Mutual Funds Look to DLT
The blockchain developed by Calastone, the global funds transaction network, is the latest example of the technology moving beyond proof of concept into real-use cases.
Calastone wants to reduce costs in the mutual fund industry by placing the entire market – from fund manufacturer to end investor – on a blockchain. Last month the firm announced the successful completion of the first phase of its proof of concept distributed market infrastructure for trading and settling mutual funds.
Ken Tregidgo, deputy chief executive of Calastone, told Markets Media: “Our internal proof of concept was successful where we tested the equivalent of our daily global transactions and proved that settlements and payments were possible.”
The Calastone Transaction Network enables fully automated managed fund trading between participant fund managers and distributors, regardless of technology and geography and includes more than 1,200 fund distribution and asset manager clients across 34 markets.
Julien Hammerson, chief of Calastone said in a statement: “Our vision is to enable friction-free trading for funds industry participants. The scale and connectivity we have built in major markets around the globe makes us the natural partner to explore operational and infrastructural efficiencies across the global funds industry.”
In the second phase, Calastone is in discussions with clients so they can experiment with the distributed ledger, develop their own applications and formulate a migration path at the pace which suits their own business model.
Tregidgo said: “DLT is not yet a mature technology but will mature over the next two to three years, different use cases will emerge and we are engaging with clients now.”

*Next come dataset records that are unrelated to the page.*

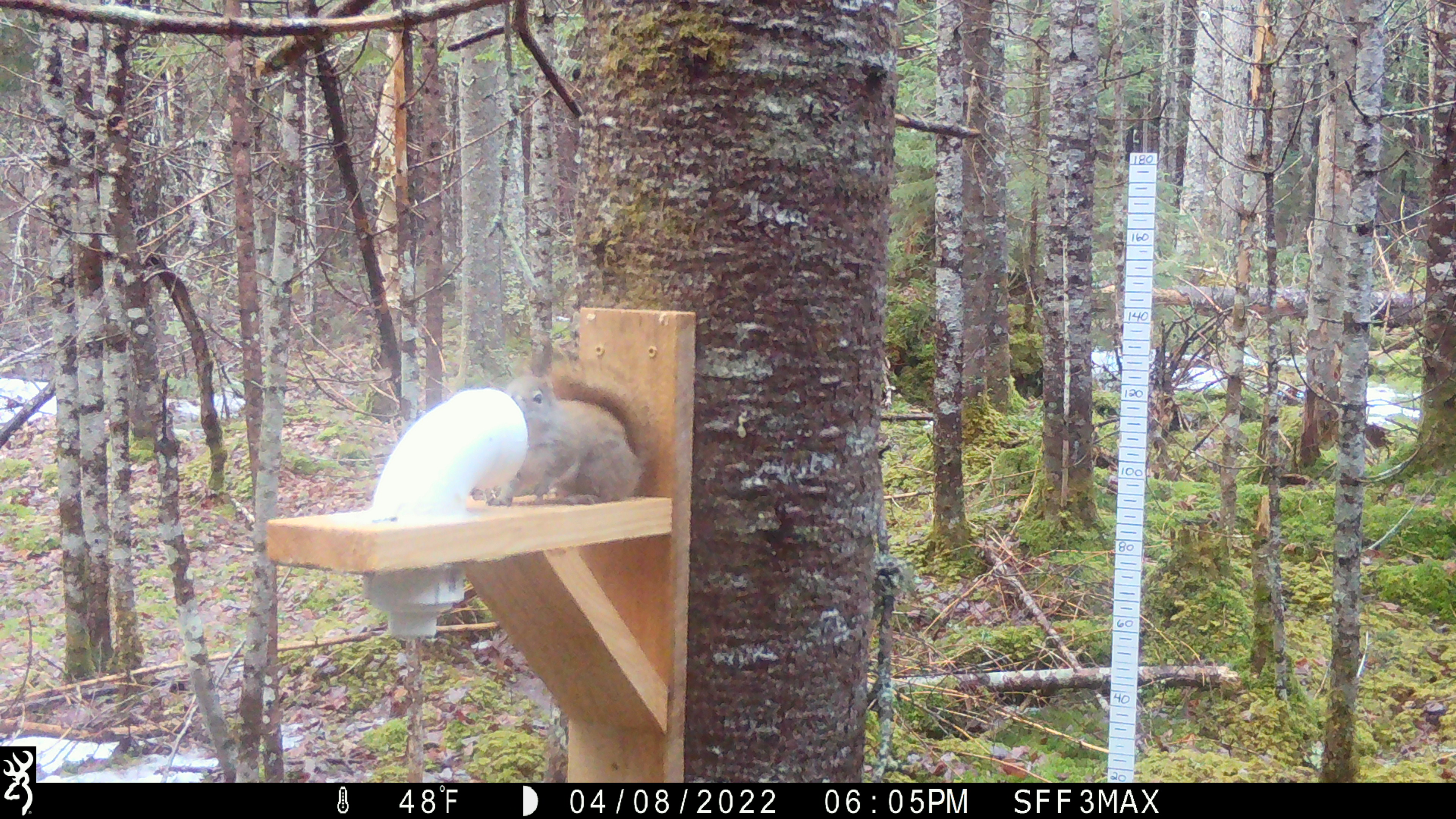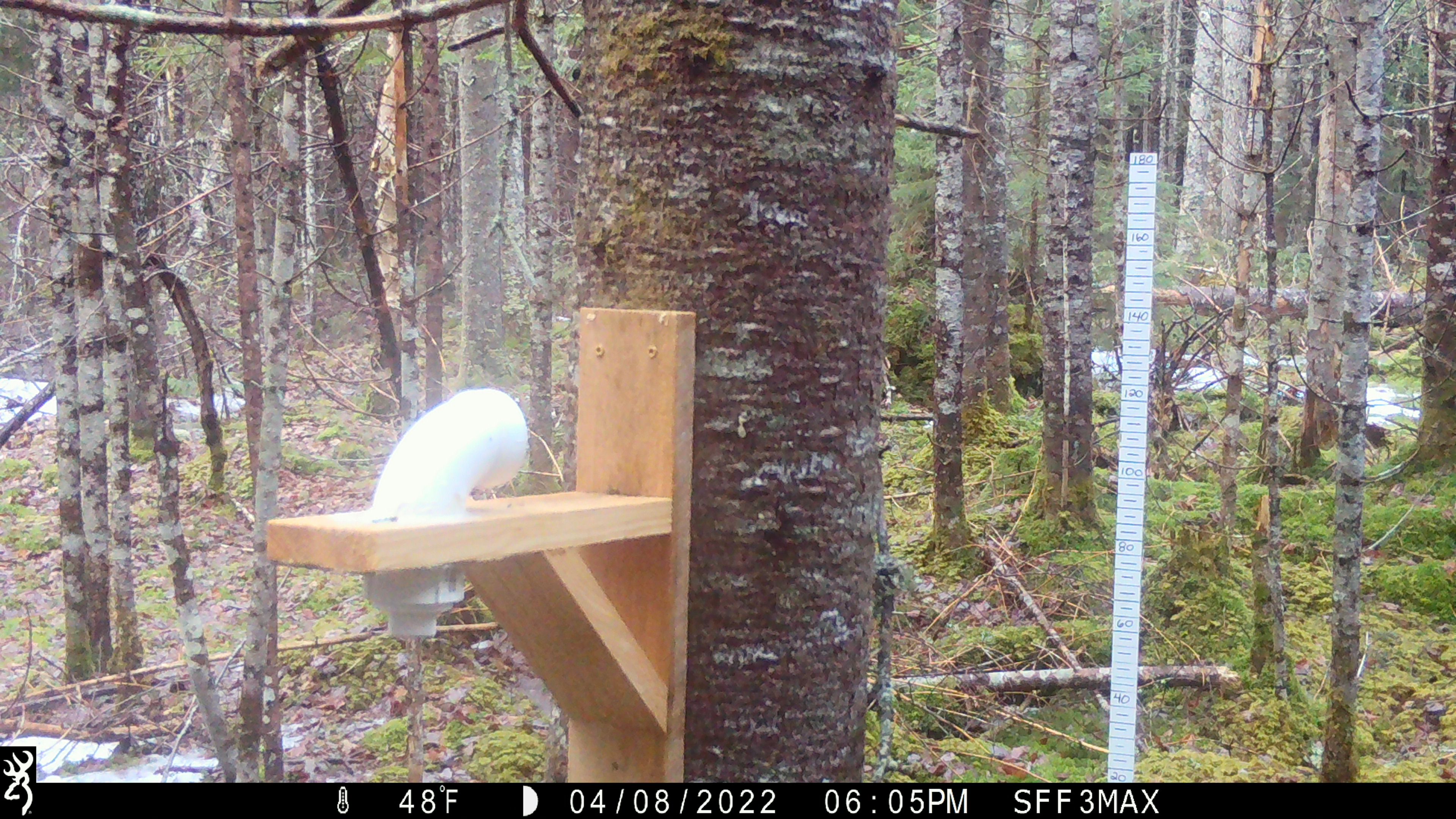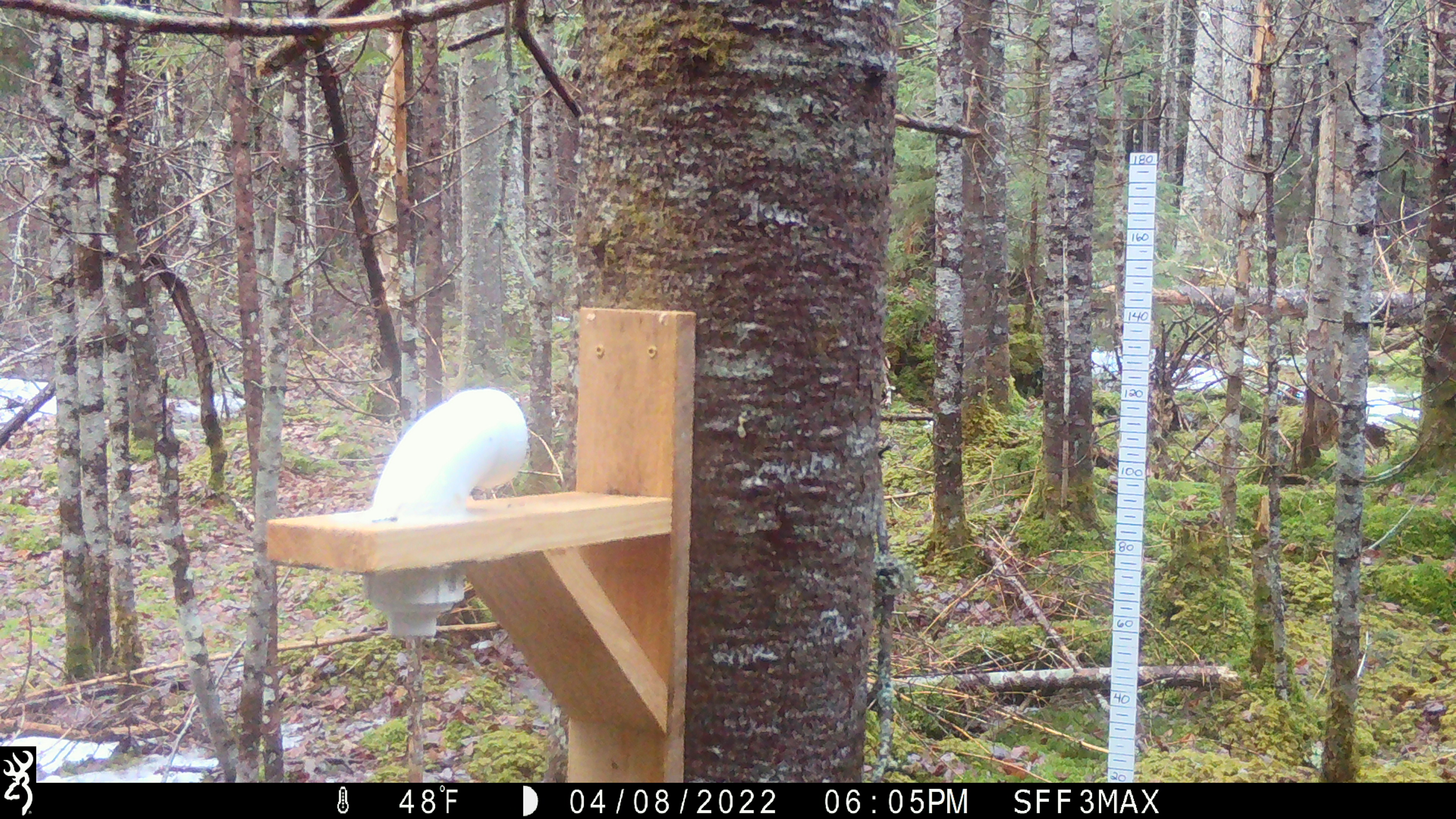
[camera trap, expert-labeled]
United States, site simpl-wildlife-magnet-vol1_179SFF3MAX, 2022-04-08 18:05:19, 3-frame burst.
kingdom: Animalia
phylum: Chordata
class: Mammalia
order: Rodentia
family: Sciuridae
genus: Tamiasciurus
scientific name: Tamiasciurus hudsonicus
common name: red squirrel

The Financial Conduct Authority, the UK regulator, said in a discussion paper on DLT in April that the technology combines existing tools such as shared databases, cryptography and peer-to-peer networking to offer firms the ability to share data efficiently and securely.
“Technology companies seeking to provide DLT-based solutions have grown sharply in number and size, and regulated firms have invested increasing resources in using this technology to provide financial services,” added the FCA. “Industry efforts to investigate DLT have become especially concentrated in the last 24 months, and in the second half of 2017 into 2018 we expect to see more movement from ‘proof of concept’ to ’real-world’ deployments.”
The regulator continued that these benefits are likely to emerge in sectors where multiple participants need to share data and/or processes safely and the short-term benefits focus on improved efficiencies in firms’ back offices. Additionally, the FCA said DLT might enable challenger firms to offer more robust financial services at a better price than incumbent institutions and foster disruptive innovation in the interests of consumers in certain markets.
Tregidgo said: “DLT can facilitate digital distribution, data supporting regulatory purposes and reduce costs. Our distributed market infrastructure can enable future business models.”
In another example of the maturity of blockchain, SIX Swiss Exchange and Nasdaq, together with technology partner Chain, said this month they will provide distributed ledger technology for the Swiss venue’s over-the-counter structured products. The new blockchain will integrate with, rather than replace, several systems currently used by SIX.
Magnus Haglind, head of product management in the market technology division of Nasdaq, told Markets Media: “SIX will run a full scale test in the fourth quarter with real clients and real flows in parallel with the current system. DLT is mature enough that we can discuss applications and workflows rather than the underlying technology.”
Additionally Cobalt, the network that aims to reduce post-trade costs in foreign exchange by up to 80%, is due to go live later this year. Trades can be executed on any platform and Cobalt creates a unique verified transaction on shared post-trade infrastructure. Cobalt has developed a range of processes middle and back office that can plug into any distributed ledger technology.
Adrian Patten, co-founder of Cobalt, told Markets Media: “We create a unique verified transaction, hash it and can store it on any ledger. We looked to solve a business problem using the right technology rather than developing a shared ledger and then working out how to use it.”